Thursday, September 13, 2012


Hypocrisy
Secretary of State Hillary Clinton on Thursday strongly denounced the mysterious anti-Muslim film tied to protests and deadly attacks on American diplomatic compounds. But she reiterated that America will not tolerate limits on its free speech — and challenged leaders in the Muslim world to immediately denounce violence in response.

...“I know it is hard for some people to understand why the United States cannot or does not just prevent these kinds of reprehensible videos from ever seeing the light of day,” she said. “Now, I would note that in today’s world with today’s technologies that is impossible. But even if it were possible, our country does have a long tradition of free expression, which is enshrined in our Constitution and in our law. We do not stop individual citizens from expressing their views no matter how distasteful they may be.”
The right to freedom of speech exists only under a system of rights. We don't support a system of rights in our client states; we actively support the opposite. If our clients had systems of rights they wouldn't be our clients.

In a globalized world the contradictions of power and freedom are made more and more obvious. For liberalism, as such, there's no difference between a Yemeni and an American, but legally they're separate. It's becoming harder for American liberals to ignore that their home state liberalism is predicated on the international political realism of a hegemon.

We're reliving the crises of the 19th century on a larger scale.

Much of modern intellectual life, and all of it that could be called Modernist (the best and worst), has been built by indulging "the intentional fallacy". [Only the phrase is recent, and one gets the sense it was  coined as a way to help the coiners declare themselves both above the fray and exceptions to the rule.]   
Claims of superior self-awareness have been used as a bludgeon; the model is endless oneupmanship. Even the study of history has been used to argue for exceptionalism, either of a state or of the present, of Modernism and “The Modern Project”.  What's amazed me more than anything as I've looked back is how often the empiricism central to art and to all communicative acts has been ignored in service to the desire for some sort of objective “truth”, even artistic or poetic truth, whatever that would mean.
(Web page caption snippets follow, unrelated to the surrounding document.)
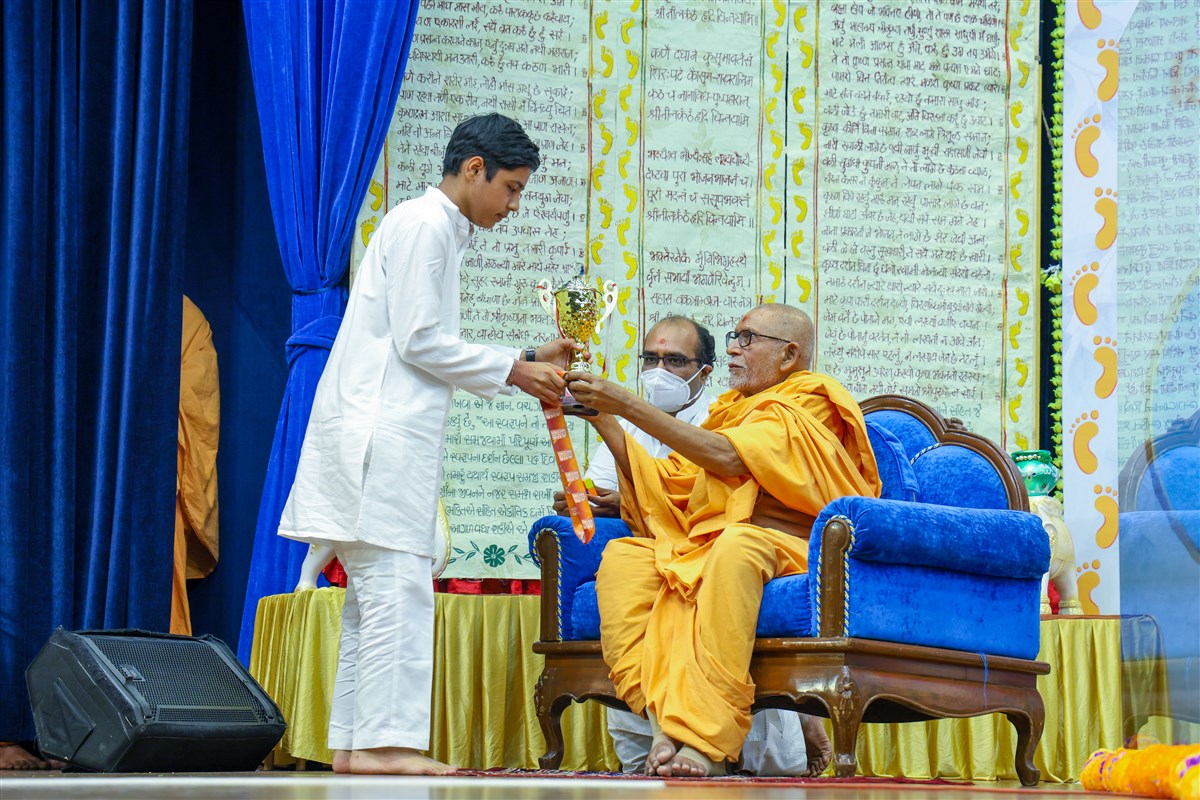 Pujya Kothari Swami presents a trophy to a youth
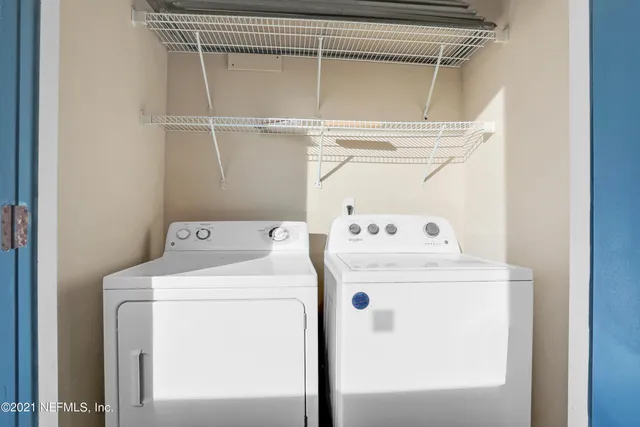 a utility room with dryer and washer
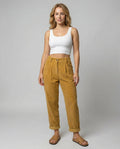 Elastic waist corduroy trousers in mustard yellow with high-rise fit and relaxed straight-leg silhouette for women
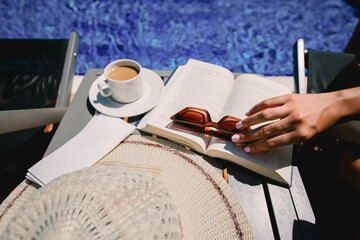 Coffee and book at the pool side.Female Sits Near By Pool at Summer Time Reading Book Drink...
The arts, engaging the language and forms of a society at any given time, are synecdochic for society. Reading Linda Nochlin on 19th Century French Orientalism, on Gerome and other artists of the Paris Salon, it was impossible not to see the parallel to Clem Greenberg’s claims to linguistic transparency and reason. Impressionism is best described as demanding no more than honesty as opposed to the hypocrisy of Salon culture, but the later claims of Modernism defend something closer to what Baudelaire called “philosophic” art, ending in Greenberg’s blank Apollonianism, and beyond that in other equally rationalized assumption of artistic or political value.